Natural fibers in simple definition are fibers that are not synthetic or manmade. They can be
sourced from plants, animals (wool, silk, feathers) or minerals (asbestos). The use of natural fiber
from both resources, renewable and nonrenewable such as oil palm, sisal, flax, and jute to
produce composite materials, gained considerable attention in the last decades, so far.
The plants, which produce cellulose fibers can be classified into:
Bast fibers (jute, flax, ramie, hemp, and kenaf)
Seed fibers (cotton and kapok)
Leaf fibers (sisal, pineapple, and abaca)
Fruit fibre (coir)
Mineral fibre (asbestos)
Grass and reed fibers (rice, corn, and wheat)
Core fibers (hemp, kenaf, and jute)
All other kinds (wood and roots)
Fiber reinforced polymer matrix got considerable attention in numerous applications because of
the good properties and superior advantages of natural fiber over synthetic fibers in term of:
Relatively low weight
Low cost
Less damage to processing equipment
Good relative mechanical properties such as tensile modulus and flexural modulus
Improved surface finish of molded parts composite
Renewable resources, being abundant
Flexibility during processing
Biodegradability
Minimal health hazards
Good thermal and acoustic insulating properties
Natural fibre polymer composites with a high specific stiffness and strength can be
produced by adding the tough and light-weight natural fiber into polymer
(thermoplastic and thermoset)
PROCESSING TECHNIQUES
In principle, the production techniques for natural fibre composites can be similar to those for
glass fibres. Exceptions to this are techniques used where continuous fibres are used like
pultrusion (a yarn has to be made first) or where fibres are chopped like in spray-up or SMC-
prepreg preparation. Four examples of techniques are discussed below.
SMC:
An important difference with glass SMC (sheet moulding compound) is the production of the
prepreg. Normally prepregs are made by chopping the glass strands and dropping them on a film
of resin-filler compound. This preparation will not work for natural fibres since the chopping is
very difficult.
Sandwich technology:
Composite laminates in glass polyester are produced. Bonded on two sides of a foam block stiff
sandwich panels are built that are used a lot in trucks, trailers and building construction. They
provide thermal insulation and can fulfil a primary structural function. Small scale prototyping
has proved that substitution of glass by natural fibres is feasible. A bit less insulating, but still
very well suitable for wall and roof construction are sandwiches made of natural fibre composite
skins and bamboo pillars as the sandwich core. This concept is now under development.

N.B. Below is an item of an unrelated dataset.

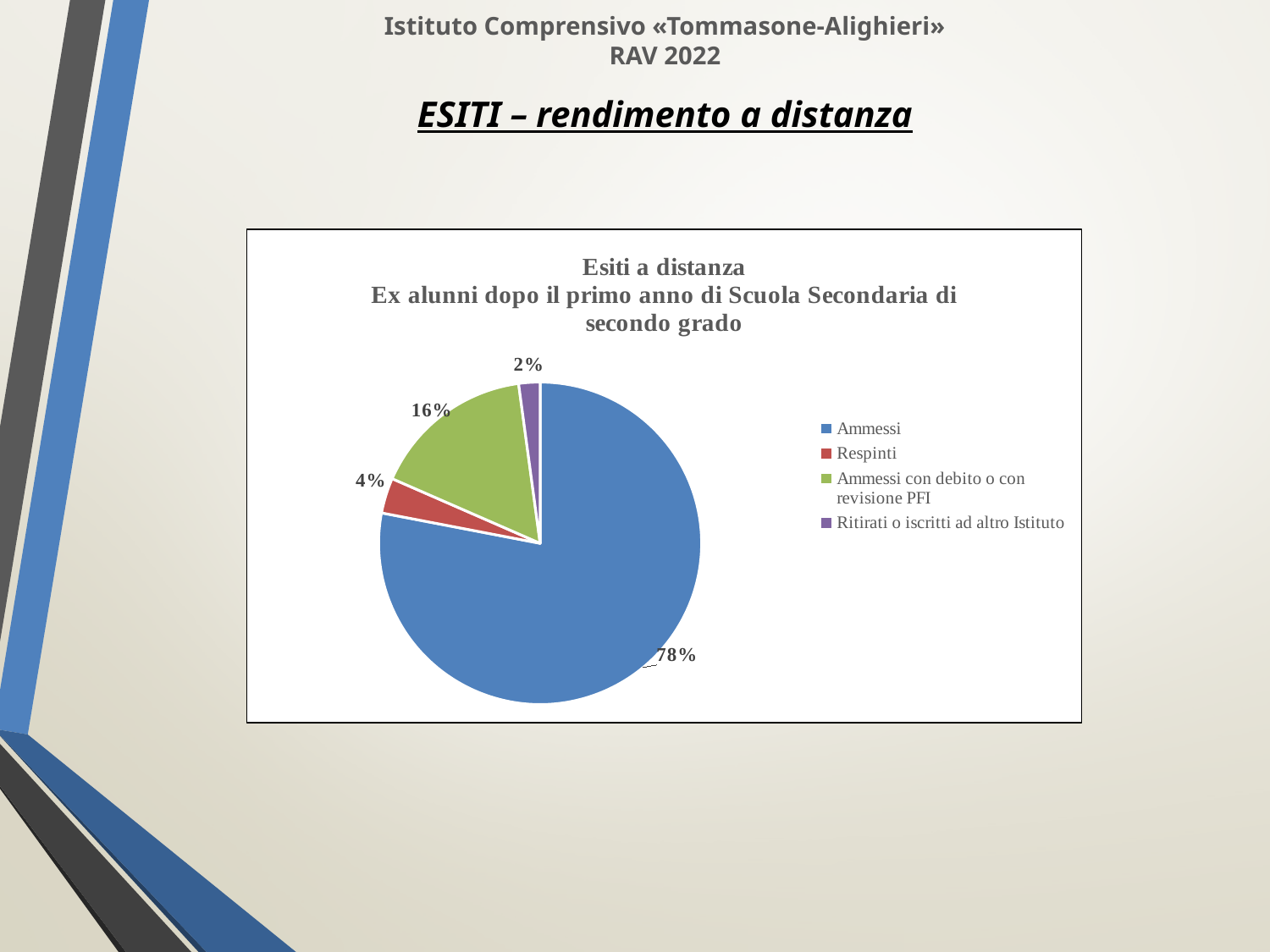
What share of the pie does the Ammessi slice represent? 78% Which is larger, the Respinti slice or the 'Ritirati o iscritti ad altro Istituto' slice? Respinti What is the difference in percentage points between the Ammessi slice and the 'Ammessi con debito o con revisione PFI' slice? 62 What share of the pie does the 'Ammessi con debito o con revisione PFI' slice represent? 16% What colour is the Respinti slice? Red What kind of chart is shown on the slide? Pie chart What share of the pie does the Respinti slice represent? 4% How many entries does the legend list? 4 Which category has the smallest slice of the pie? Ritirati o iscritti ad altro Istituto Which category has the largest slice of the pie? Ammessi How many slices does the pie chart have? 4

Compared to corrugated iron the 'vegetable sandwich' is not only more elegant, it is more
durable, it insulates far better, and it uses renewable and local resources.
Hybrid Composite
CSIR- Advanced Materials and Processes Research Institute (AMPRI), Bhopal has developed a
technology for making composite materials using industrial wastes, natural fibre and polymer.

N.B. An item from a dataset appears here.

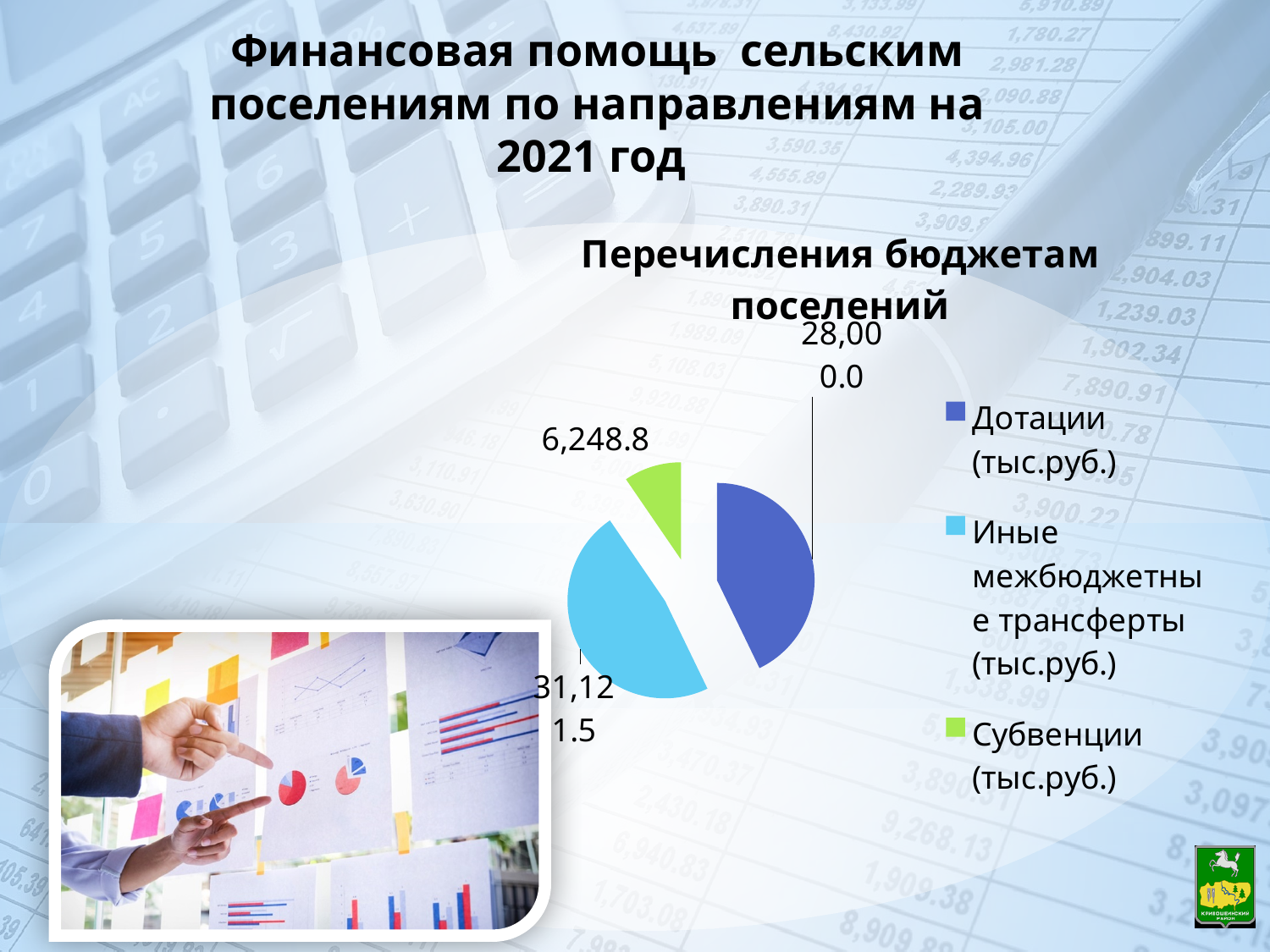
What is the title of the chart? Перечисления бюджетам поселений Which is larger, Дотации or Субвенции? Дотации What is the difference between Иные межбюджетные трансферты and Дотации? 3,121.5 What kind of chart is shown on the slide? Pie chart Which category has the largest slice of the pie? Иные межбюджетные трансферты (тыс.руб.) What is the value for Дотации (тыс.руб.)? 28,000.0 What is the value for Иные межбюджетные трансферты (тыс.руб.)? 31,121.5 How many slices does the pie chart have? 3 What colour is the Субвенции slice? Green What is the value for Субвенции (тыс.руб.)? 6,248.8 How many entries does the chart legend list? 3 Which category has the smallest slice of the pie? Субвенции (тыс.руб.)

This technology has been developed in view of the National Forest Policy of MOEF,
Government of India as an alternative material to timber and to minimise consumption of timber
in building and house construction and solving the problem of pollution, deforestation and
ecological imbalance. Industrial waste particulates and natural fibres have been used as filler,
surface finish and reinforcing materials in making hybrid composite.